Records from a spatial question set

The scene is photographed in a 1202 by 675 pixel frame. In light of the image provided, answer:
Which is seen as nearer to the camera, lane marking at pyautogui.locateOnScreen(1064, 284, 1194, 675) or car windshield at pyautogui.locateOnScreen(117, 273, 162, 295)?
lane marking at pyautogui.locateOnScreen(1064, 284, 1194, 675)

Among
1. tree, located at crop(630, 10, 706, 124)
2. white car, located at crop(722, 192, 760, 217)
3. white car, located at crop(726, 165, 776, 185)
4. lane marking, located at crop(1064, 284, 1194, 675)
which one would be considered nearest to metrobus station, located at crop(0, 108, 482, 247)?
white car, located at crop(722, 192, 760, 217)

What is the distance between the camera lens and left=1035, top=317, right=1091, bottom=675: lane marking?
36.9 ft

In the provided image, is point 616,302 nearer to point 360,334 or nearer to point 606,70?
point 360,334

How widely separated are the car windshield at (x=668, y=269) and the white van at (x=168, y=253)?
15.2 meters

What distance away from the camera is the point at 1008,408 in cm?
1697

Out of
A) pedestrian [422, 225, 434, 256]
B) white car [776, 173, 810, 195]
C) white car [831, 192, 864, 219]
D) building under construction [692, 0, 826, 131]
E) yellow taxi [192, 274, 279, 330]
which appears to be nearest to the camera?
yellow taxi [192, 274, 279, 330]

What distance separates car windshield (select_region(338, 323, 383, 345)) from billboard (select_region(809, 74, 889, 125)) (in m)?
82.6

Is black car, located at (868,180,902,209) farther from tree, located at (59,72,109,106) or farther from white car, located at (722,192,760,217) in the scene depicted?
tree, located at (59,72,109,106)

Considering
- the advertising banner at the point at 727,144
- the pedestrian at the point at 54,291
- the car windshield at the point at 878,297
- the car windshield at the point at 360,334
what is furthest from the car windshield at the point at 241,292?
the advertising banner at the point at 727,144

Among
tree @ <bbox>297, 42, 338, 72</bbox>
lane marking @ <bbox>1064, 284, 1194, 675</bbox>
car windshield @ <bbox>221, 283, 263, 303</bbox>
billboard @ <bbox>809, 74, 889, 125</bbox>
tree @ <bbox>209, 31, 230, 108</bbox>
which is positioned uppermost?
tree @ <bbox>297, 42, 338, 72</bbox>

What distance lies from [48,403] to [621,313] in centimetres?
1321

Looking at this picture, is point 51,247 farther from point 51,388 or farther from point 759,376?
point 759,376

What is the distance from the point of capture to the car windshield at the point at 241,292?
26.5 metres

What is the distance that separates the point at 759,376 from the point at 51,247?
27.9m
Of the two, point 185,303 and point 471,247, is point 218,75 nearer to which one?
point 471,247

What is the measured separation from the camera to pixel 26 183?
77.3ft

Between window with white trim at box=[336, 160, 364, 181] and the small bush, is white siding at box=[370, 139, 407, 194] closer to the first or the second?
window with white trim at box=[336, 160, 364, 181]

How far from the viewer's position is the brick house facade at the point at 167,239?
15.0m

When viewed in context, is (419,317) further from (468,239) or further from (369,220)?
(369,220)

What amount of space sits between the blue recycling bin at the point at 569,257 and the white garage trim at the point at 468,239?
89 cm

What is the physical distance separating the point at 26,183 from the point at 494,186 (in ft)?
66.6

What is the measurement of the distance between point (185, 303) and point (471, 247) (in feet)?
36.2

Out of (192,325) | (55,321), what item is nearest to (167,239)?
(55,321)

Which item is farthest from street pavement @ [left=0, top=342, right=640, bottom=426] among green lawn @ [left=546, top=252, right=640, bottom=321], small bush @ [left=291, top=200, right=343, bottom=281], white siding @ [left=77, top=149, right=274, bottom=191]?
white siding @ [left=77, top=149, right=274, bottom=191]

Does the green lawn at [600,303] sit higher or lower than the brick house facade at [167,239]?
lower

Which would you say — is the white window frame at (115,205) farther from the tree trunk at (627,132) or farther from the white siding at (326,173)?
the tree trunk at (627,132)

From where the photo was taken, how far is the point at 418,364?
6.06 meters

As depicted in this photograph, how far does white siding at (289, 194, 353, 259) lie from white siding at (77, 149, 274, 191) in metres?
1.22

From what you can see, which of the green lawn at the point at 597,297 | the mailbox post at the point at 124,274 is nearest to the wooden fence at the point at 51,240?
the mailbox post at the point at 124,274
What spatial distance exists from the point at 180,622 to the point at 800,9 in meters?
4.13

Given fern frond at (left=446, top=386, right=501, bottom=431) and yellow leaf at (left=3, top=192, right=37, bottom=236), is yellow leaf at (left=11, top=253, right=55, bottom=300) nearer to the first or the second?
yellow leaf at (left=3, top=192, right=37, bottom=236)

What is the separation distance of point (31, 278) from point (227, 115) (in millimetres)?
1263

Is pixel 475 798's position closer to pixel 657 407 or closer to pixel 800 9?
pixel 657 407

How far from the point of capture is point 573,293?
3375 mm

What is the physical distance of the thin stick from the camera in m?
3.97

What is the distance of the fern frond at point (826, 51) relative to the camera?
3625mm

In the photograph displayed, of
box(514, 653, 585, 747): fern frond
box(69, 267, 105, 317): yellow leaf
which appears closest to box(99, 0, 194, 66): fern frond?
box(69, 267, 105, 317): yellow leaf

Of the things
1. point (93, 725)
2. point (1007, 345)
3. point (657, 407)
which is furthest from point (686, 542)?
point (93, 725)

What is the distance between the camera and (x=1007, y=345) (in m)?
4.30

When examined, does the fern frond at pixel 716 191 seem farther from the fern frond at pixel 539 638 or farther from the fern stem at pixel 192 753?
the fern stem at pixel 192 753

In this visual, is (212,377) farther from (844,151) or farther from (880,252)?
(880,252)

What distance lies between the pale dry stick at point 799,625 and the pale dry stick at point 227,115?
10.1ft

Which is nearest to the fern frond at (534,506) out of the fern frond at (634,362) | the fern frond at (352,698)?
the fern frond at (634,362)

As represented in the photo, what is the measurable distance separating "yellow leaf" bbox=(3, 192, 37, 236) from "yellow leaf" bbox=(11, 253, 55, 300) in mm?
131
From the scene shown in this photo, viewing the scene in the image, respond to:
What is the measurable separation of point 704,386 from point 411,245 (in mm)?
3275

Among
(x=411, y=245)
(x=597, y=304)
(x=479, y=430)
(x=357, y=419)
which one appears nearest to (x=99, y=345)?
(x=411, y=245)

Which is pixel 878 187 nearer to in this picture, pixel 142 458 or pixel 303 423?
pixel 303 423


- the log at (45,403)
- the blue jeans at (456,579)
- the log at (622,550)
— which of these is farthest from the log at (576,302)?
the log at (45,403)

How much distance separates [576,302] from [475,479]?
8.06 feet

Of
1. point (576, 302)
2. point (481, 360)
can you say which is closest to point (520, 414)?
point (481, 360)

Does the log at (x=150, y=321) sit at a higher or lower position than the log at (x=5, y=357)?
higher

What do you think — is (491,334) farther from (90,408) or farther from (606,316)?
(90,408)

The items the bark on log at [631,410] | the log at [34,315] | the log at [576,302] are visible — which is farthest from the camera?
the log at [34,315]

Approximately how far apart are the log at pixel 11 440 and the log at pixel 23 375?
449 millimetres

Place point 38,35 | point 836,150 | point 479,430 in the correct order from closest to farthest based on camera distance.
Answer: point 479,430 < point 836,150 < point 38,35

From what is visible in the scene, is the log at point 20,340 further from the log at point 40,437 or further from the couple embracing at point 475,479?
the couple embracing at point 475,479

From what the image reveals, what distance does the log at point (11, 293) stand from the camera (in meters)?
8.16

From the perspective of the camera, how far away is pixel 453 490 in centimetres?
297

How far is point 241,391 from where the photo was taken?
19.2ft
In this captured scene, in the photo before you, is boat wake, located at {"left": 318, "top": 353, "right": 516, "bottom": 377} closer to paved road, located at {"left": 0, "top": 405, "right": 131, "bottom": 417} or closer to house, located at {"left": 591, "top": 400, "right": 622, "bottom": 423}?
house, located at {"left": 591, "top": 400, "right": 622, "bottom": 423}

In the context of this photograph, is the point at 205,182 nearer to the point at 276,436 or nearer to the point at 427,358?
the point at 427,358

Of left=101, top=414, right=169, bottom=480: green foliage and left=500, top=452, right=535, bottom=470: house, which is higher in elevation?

» **To be done**:
Emit verbatim the lines running from the one with "Approximately how far" through the last line of the data, both endpoints inclusive.

» **Response below**:
Approximately how far apart are the log at pixel 11 440 and the log at pixel 23 375?
449 millimetres

Place point 38,35 | point 836,150 | point 479,430 in the correct order from closest to farthest based on camera distance.
Answer: point 479,430 < point 836,150 < point 38,35

From what is visible in the scene, is the log at point 20,340 further from the log at point 40,437 or further from the couple embracing at point 475,479?
the couple embracing at point 475,479

From what the image reveals, what distance does the log at point (11, 293) stand from the camera (in meters)?
8.16

From the perspective of the camera, how far away is pixel 453 490 in centimetres?
297

How far is point 241,391 from where the photo was taken?
19.2ft
In this captured scene, in the photo before you, is boat wake, located at {"left": 318, "top": 353, "right": 516, "bottom": 377} closer to paved road, located at {"left": 0, "top": 405, "right": 131, "bottom": 417} or closer to house, located at {"left": 591, "top": 400, "right": 622, "bottom": 423}?
house, located at {"left": 591, "top": 400, "right": 622, "bottom": 423}

In the context of this photograph, is the point at 205,182 nearer to the point at 276,436 or nearer to the point at 427,358?
the point at 427,358

Of left=101, top=414, right=169, bottom=480: green foliage and left=500, top=452, right=535, bottom=470: house, which is higher in elevation?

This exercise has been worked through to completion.